# Using "nutrition deficient" substrates for plants?



## aquariumrookie (Jun 26, 2014)

Hey guys.
I am setting up a 10 gallon planted tank. When I usually set up planted aquariums, I use substrates that are full of nutrients and designed for planted aquariums such as Eco-Complete or Flora-Max. However, straying from my normal substrates, I was considering using a "nutrition deficient" substrate such as gravel or sand and supplementing it with Osmocote Plus root tabs. Over time, I do not know if this would become more expensive than buying a "proper" planted aquarium substrate. So, here are my questions: 1. will this method of using root tabs in "nutrition deficient" substrate support plants?
2. will the constant use of Osmocote root tabs eventually add up to become more expensive than traditional planted aquarium substrate?
THANKS!


----------



## Bluefin (Oct 29, 2014)

aquariumrookie said:


> Hey guys.
> I am setting up a 10 gallon planted tank. When I usually set up planted aquariums, I use substrates that are full of nutrients and designed for planted aquariums such as Eco-Complete or Flora-Max. However, straying from my normal substrates, I was considering using a "nutrition deficient" substrate such as gravel or sand and supplementing it with Osmocote Plus root tabs. Over time, I do not know if this would become more expensive than buying a "proper" planted aquarium substrate. So, here are my questions: 1. will this method of using root tabs in "nutrition deficient" substrate support plants?
> 2. will the constant use of Osmocote root tabs eventually add up to become more expensive than traditional planted aquarium substrate?
> THANKS!


1-yes it will...before i upgraded i had pool filter sand in my tank with root tabs and i had about 12 species of plants in there ranging from crypts to high light needing stems..all grew well..only problem i had was with carpeting plants.

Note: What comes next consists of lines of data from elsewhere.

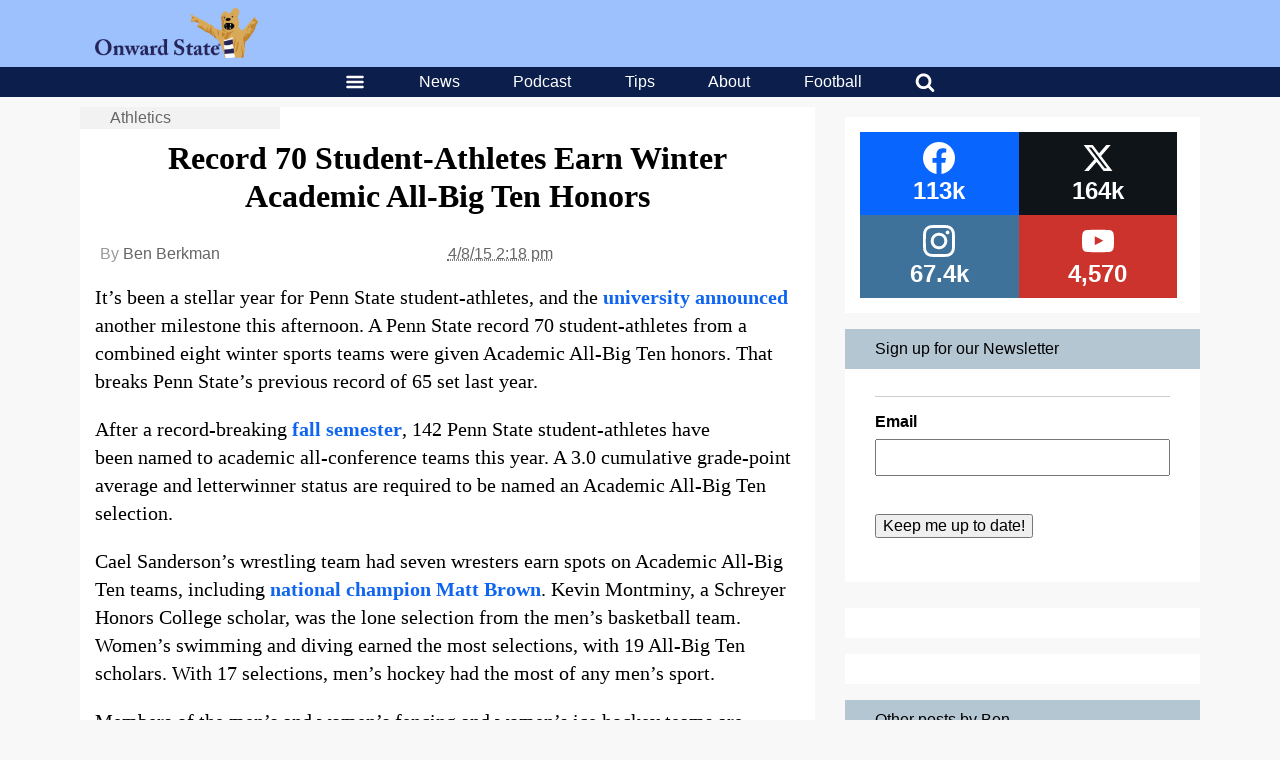

--- FILE ---
content_type: text/html; charset=utf-8
request_url: https://www.google.com/recaptcha/api2/aframe
body_size: 268
content:
<!DOCTYPE HTML><html><head><meta http-equiv="content-type" content="text/html; charset=UTF-8"></head><body><script nonce="j0TyJ7q00VbRNmY-w9jptQ">/** Anti-fraud and anti-abuse applications only. See google.com/recaptcha */ try{var clients={'sodar':'https://pagead2.googlesyndication.com/pagead/sodar?'};window.addEventListener("message",function(a){try{if(a.source===window.parent){var b=JSON.parse(a.data);var c=clients[b['id']];if(c){var d=document.createElement('img');d.src=c+b['params']+'&rc='+(localStorage.getItem("rc::a")?sessionStorage.getItem("rc::b"):"");window.document.body.appendChild(d);sessionStorage.setItem("rc::e",parseInt(sessionStorage.getItem("rc::e")||0)+1);localStorage.setItem("rc::h",'1769323080507');}}}catch(b){}});window.parent.postMessage("_grecaptcha_ready", "*");}catch(b){}</script></body></html>

--- FILE ---
content_type: application/javascript; charset=utf-8
request_url: https://fundingchoicesmessages.google.com/f/AGSKWxV6XGnZdWiMcdrg5Z9OOkQOFQxjx1Wb7RFvoejGGyxUhxvaB72L5hlmuoAfEvaD99q9Gagh7kGdlnUKPs1Og4b7oAEGX2V-WUBIj4W-ng4dY-l4eRwTv_m2A4HAyIhJ-_4axtqtHjsKA84B_KeZGWxwCKF-Of8286gE8Kw0l9yAwUYg0pz0IPqbRCSJ/_/customad./anchorad./ads/create_/Nuggad?-skyscrapper160x600.
body_size: -1289
content:
window['9c41f359-ce99-4c40-ac39-fb6c78d8740e'] = true;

2- well you can get a big jug of osmocote that wil last you years seeing as each application of the root tabs are 4 months


----------



## anubias6439 (Sep 7, 2010)

I have found that whether using plain pea gravel or enriched substrate such as Flourite or Eco-complete, the plants always showed added response to the addition of root tabs. I even place root tabs under certain stem plants (Alternanthera for example). I used to be under the misconception that all stem plants receive the nutrients form the water column. 

One thing is for sure, the plain "nutrient deficient" gravel is going to have absolutely zero nutrients for the plants at day 1. Some harder plants need a seasoned tank to really grow well. This is especially true for your heavy root feeders.


----------



## Michael (Jul 20, 2010)

Flourite and Ecocomplete ARE NOT full of nutrients, despite the marketing hype. At best they have some micronutrients. High nutrient substrates include soil and some of the ADA products. I'm sure there are others, but it is difficult to get reliable information from the manufacturers.

Using inert substrates like sand or gravel with Osmocote will work. But I would suggest that you try soil, or at least use a non-nutritive substrate with high cation exchange capacity (CEC). Such substrates have the ability to absorb nutrients from the water or from fertilizers like Osmocote, and hold them until plant roots grow into the substrate and can use the nutrients. This keeps nutrients out of the water column so that they are unavailable to algae.

Flourite and Ecocomplete do have high CEC. But there are lots of inexpensive alternatives that work just as well: Turface, Safe-T-Sorb, and plain cat litter are the most common.


----------